3.4.12

El último día del viejo basura


El viejo presionó el interruptor y la luz del pasillo principal de la casa se apagó. Pensó que lucía intacta y lista para estrenarse, con los muebles en su lugar, aroma a lavanda y llena de vida, pero sabía que era todo lo contrario.
Al cerrar la reja de metal se dio cuenta que una esquina de la guayabera que portaba se había atascado de un alambre suelto. Se detuvo, y con los dedos largos y arrugados tomó la tela de la camisa y logró zafarla. Cerró la reja, colocó el candado, luego lo presionó para asegurarlo y al hacerlo forzó una mueca con la boca que dejó entrever sus dientes amarillos.
Caminó por Parral hasta la esquina con Linares.
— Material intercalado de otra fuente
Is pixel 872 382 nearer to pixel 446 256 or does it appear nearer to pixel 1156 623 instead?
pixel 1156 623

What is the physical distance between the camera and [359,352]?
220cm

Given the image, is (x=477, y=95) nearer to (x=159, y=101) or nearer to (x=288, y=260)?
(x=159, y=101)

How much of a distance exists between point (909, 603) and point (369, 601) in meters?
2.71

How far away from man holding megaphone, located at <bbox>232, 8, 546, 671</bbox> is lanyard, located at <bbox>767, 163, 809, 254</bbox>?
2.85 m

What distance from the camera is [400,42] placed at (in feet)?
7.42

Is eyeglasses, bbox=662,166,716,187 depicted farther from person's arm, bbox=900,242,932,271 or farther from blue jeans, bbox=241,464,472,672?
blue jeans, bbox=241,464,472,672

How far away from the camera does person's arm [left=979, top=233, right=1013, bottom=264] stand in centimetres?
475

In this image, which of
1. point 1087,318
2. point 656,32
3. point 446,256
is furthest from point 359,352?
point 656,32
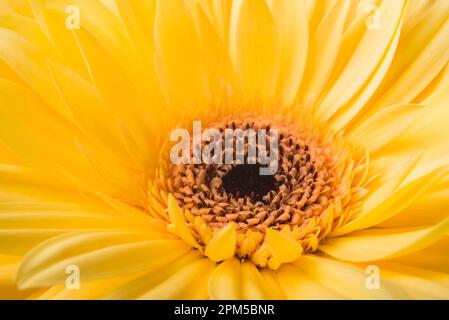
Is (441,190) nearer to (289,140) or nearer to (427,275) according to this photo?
(427,275)

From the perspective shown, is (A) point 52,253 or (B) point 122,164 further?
(B) point 122,164

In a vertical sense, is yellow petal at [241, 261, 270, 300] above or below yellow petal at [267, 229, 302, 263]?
below

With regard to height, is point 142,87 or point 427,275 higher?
point 142,87

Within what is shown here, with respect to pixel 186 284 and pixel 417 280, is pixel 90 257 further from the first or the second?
pixel 417 280

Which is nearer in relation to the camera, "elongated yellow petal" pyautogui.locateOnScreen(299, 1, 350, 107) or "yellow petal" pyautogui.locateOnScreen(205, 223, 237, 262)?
"yellow petal" pyautogui.locateOnScreen(205, 223, 237, 262)

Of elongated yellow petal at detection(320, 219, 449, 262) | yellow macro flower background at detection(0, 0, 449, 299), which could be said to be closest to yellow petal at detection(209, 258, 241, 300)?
yellow macro flower background at detection(0, 0, 449, 299)

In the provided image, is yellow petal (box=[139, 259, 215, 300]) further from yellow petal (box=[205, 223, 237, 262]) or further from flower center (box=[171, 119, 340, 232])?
flower center (box=[171, 119, 340, 232])
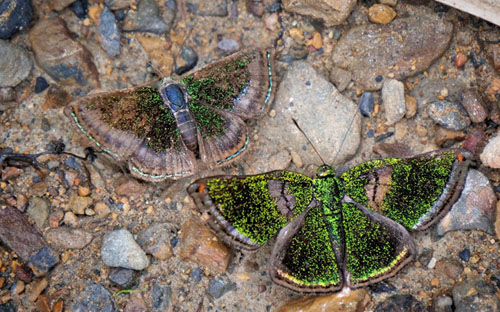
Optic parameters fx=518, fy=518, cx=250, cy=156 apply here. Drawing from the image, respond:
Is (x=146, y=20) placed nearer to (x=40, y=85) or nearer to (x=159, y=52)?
(x=159, y=52)

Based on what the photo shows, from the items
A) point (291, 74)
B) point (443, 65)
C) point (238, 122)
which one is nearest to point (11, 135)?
point (238, 122)

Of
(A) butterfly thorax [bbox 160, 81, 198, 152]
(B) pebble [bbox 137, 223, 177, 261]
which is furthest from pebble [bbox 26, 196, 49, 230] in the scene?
(A) butterfly thorax [bbox 160, 81, 198, 152]

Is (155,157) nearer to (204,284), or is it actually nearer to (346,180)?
(204,284)

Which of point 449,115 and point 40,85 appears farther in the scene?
point 40,85

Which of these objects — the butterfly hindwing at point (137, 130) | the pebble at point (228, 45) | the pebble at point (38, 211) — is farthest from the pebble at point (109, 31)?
the pebble at point (38, 211)

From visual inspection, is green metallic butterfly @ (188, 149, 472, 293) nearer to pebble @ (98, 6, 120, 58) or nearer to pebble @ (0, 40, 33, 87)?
pebble @ (98, 6, 120, 58)

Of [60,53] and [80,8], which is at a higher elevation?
[80,8]

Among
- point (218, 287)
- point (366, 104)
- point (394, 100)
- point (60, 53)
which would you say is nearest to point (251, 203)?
point (218, 287)
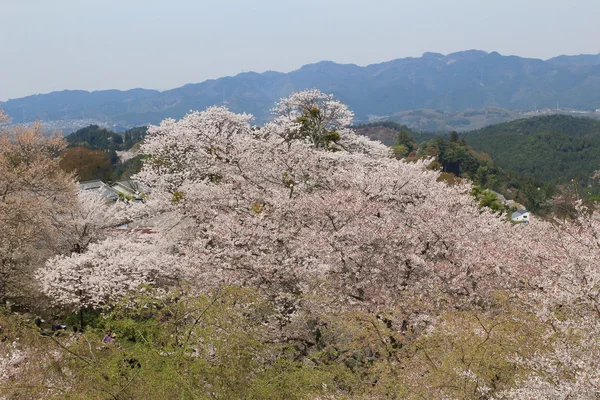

Ahí dobló a la derecha, rumbo al depósito del cual había sido cliente los últimos años. Los álamos secos de la primer calle y los cipreses deshojados de la segunda parecían esculturas muertas o esculturas atentas a la muerte de otros.
—Una guama. —dijo el viejo sacando una bolsita de plástico arrugada del bolsillo. En ella había un montón de monedas de peso y de cincuenta centavos.
—¿Ya la última? —exclamó el tendero y se enfiló a una hielera, de donde entre hielos y demás cervezas extrajo una botella sudorosa.
—Ya ves, mi Chino. La última y nos vamos.
El viejo sonrió y se le arrugó el rostro con delgados surcos como los de la tierra seca y estéril.
—¿Te la vas a llevar?
—A aquí afuera nomás. Ya no han de tardar.
El Chino le abrió la cerveza y el viejo reconoció en el chistar de la botella la emoción que sobreviene a un rito, los jadeos antes del orgasmo, la precisión de cargar una escopeta.
Sintió el primer trago como una patada a la yugular. La noche anterior había también bebido y ahora tenía sed debido a la resaca. Se preguntó cuántos días seguidos llevaba borracho pero no alcanzó a recordar o perdió la cuenta a la mitad.
Bebió la caguama con ansiedad sabiendo que era la última de su vida. El sol se asomó con más fuerza y la sombra que cubría la banqueta desapareció. Una gota de sudor le escurrió por las brechas que le marcaban el rostro. Los cipreses de la calle lo seguían mirando sin moverse y bajo el sol.
Apuró la cerveza cuando a lo lejos escuchó la campana del camión de la basura. La bebió hasta el fondo y sintió una presión en el estómago. Pensó que qué más daba ahora, mientras el Chino se asomaba sosteniendo el trapo con el que espantaba a las moscas del lugar.
El viejo se puso se pie, se tambaleó un par de veces y tuvo que recargarse en la pared rugosa del depósito. Luego le entregó la botella al Chino. Pensó en darle las gracias, pensó en decirle algo pero sentía la boca pastosa y embadurnada de un sabor amargo. El Chino tomó la botella y miró hacia la calle. El camión había llegado. Se detuvo frente a la mirada del Chino y de los árboles enjutos y decaídos. La campana dejó de sonar para construirle al viejo una alfombra de silencio y vergüenza.
Zigzagueando y sin exclamar palabra, se dirigió al camión. Dos empleados vestidos con overol gris descendieron de la cabina. Uno lo tomó de los brazos y otro de los pies y lo subieron a la parte trasera, donde viajaban apretujados unos ocho viejos más. El sol le golpeaba la cara y en la boca sentía aún la resaca y la pastosidad de la borrachera.
El camión había avanzado unas cuadras más cuando se detuvo y encima del viejo lanzaron, no supo bien, a cinco o seis viejos más. El sol dejó de hervirle el rostro. Un vapor espeso y maloliente le apretujó la nariz. Sentía el temblor del camión avanzando por las calles llenas de baches.
Uno de los viejos intentó sin lograrlo hacer plática acerca del clima.